Mastering Atari, Go, Chess and Shogi by Planning with a Learned Model

05 Dec 2019

Introduction

The paper presents the MuZero algorithm that performs planning with a learned model.
The algorithm achieves state of the art results on Atari suite (where generally model-free approaches perform the best) and on planning-oriented games like Chess and Go (where generall planning approaches perform the best).
Link to the paper

Model-based approaches generally focus on reconstructing the true environment state or the sequence of full observations.
MuZero focuses on predicting only those aspects that are most relevant for planning - policy, value functions, and rewards.

The model consists of three components: (representation) encoder, dynamics function, and the prediction network.
The learning agent has two kinds of interactions - real interactions (ie the actions that are actually executed in the real environment) and hypothetical or imaginary actions (ie the actions that are executed in the learned model or the dynamics function).
At any timestep t, the past observations o₁, … o_t are encoded into the state s_t using the encoder.
Now the model takes hypothetical actions for the next K timesteps by unrolling the model for K steps.
For each timestep k = 1, …, K, the dynamics model predicts the immediate reward r_k and a new hidden state h_k using the previous hidden state h_k-1 and action a_k.
At the same time, the policy p^k and the value function v^k are computed using the prediction network.
The initial hidden state h₀ is initialized using the state s_t
Any MDP Planning algorithm can be used to search for optimal policy and value function given the state transitions and the rewards induced by the dynamics function.
Specifically, the MCTS (Monte Carlo Tree Search) algorithm is used and the action a_t+1 (ie the action that is executed in the actual environment) is selected from the policy outputted by MCTS.

At each timestep t, the MCTS algorithm is executed to choose the next action (which will be executed in the real environment).
The resulting next observation o_t+1 and reward r_t+1 are stored and the trajectory is written to the replay buffer (at the end of the episode).

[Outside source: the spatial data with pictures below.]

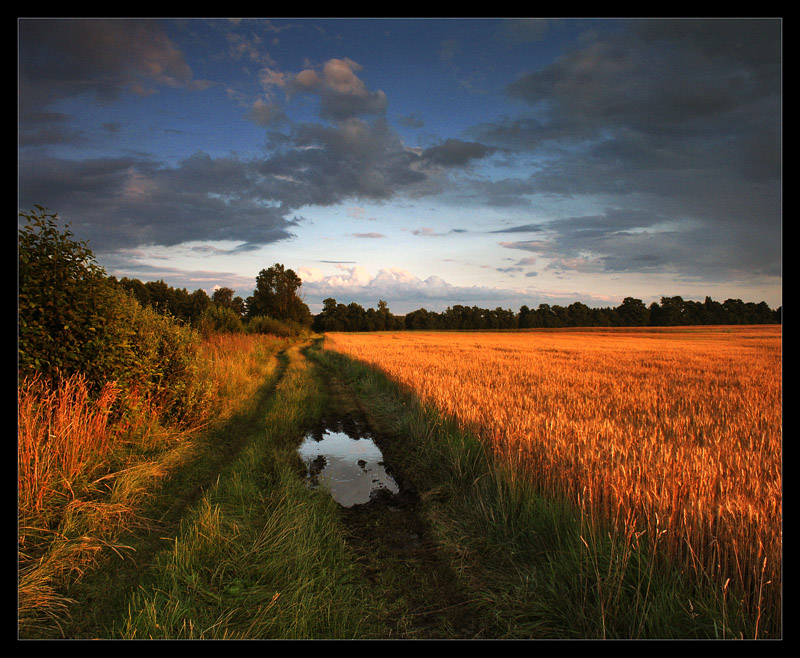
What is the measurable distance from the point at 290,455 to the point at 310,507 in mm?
2580

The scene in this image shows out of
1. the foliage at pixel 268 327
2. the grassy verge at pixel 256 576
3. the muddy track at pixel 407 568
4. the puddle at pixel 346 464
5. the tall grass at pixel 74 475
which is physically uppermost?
the foliage at pixel 268 327

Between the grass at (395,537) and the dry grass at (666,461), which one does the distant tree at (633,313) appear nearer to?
the dry grass at (666,461)

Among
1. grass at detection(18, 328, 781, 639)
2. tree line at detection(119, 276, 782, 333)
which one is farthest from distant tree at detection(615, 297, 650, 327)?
grass at detection(18, 328, 781, 639)

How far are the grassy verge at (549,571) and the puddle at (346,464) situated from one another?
1015mm

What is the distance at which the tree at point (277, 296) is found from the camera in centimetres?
6481

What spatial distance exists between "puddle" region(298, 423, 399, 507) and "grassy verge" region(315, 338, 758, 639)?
3.33 feet

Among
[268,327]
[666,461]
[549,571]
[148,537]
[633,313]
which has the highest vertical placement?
[633,313]

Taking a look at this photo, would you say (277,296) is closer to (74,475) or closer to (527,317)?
(74,475)

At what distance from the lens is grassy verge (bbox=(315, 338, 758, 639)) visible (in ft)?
8.78

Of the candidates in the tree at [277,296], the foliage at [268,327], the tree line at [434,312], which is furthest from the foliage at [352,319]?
the foliage at [268,327]

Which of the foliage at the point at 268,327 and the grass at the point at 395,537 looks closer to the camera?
the grass at the point at 395,537

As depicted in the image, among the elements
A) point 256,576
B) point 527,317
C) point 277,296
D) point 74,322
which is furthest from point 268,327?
point 527,317

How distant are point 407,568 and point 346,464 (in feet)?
11.9

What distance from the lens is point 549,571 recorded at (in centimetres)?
340
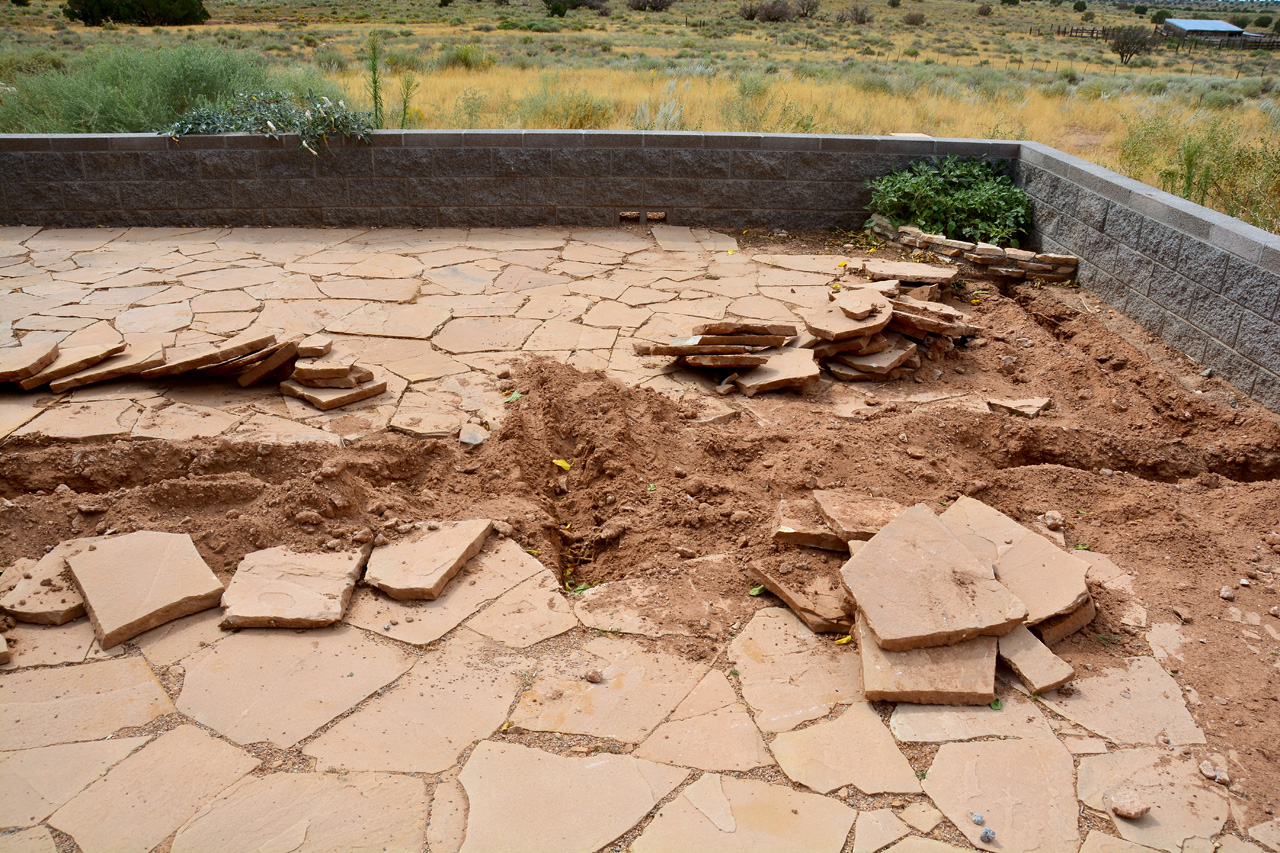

For every hypothetical step k, match the predicted policy, value, and reward to the actual target values.
The target policy is generated by the MCTS algorithm.
The target value function and reward are generated by actually playing the game (or the MDP).

MuZero leverages the search-based policy iteration from AlphaZero.
It extends AlphaZero to setups with a single agent (where self-play is not possible) and setups with a non-zero reward at the intermediate time steps.
The encoder and the predictions functions are similar to ones used by AlphZero.

K is set to 5.
Environments: 57 games in Atari along with Chess, Go and Shogi
MuZero achieves the same level of performance as AlphaZero for Chess and Shogi. In Go, MuZero slightly outperforms AlphaZero despite doing fewer computations per node in the search tree.
In Atari, MuZero achieves a new state-of-the-art compared to both model-based and model-free approaches.
The paper considers a variant called MuZero Reanalyze that reanalyzes old trajectories by re-running the MCTS algorithm with the updated network parameter. The motivation is to have a better sample complexity.
MuZero performs well even when using a single simulation of MCTS (during inference).
During training, using more simulations of MCTS helps to achieve better performance through even just 6 simulations per move is sufficient to learn a good model for Ms. Pacman.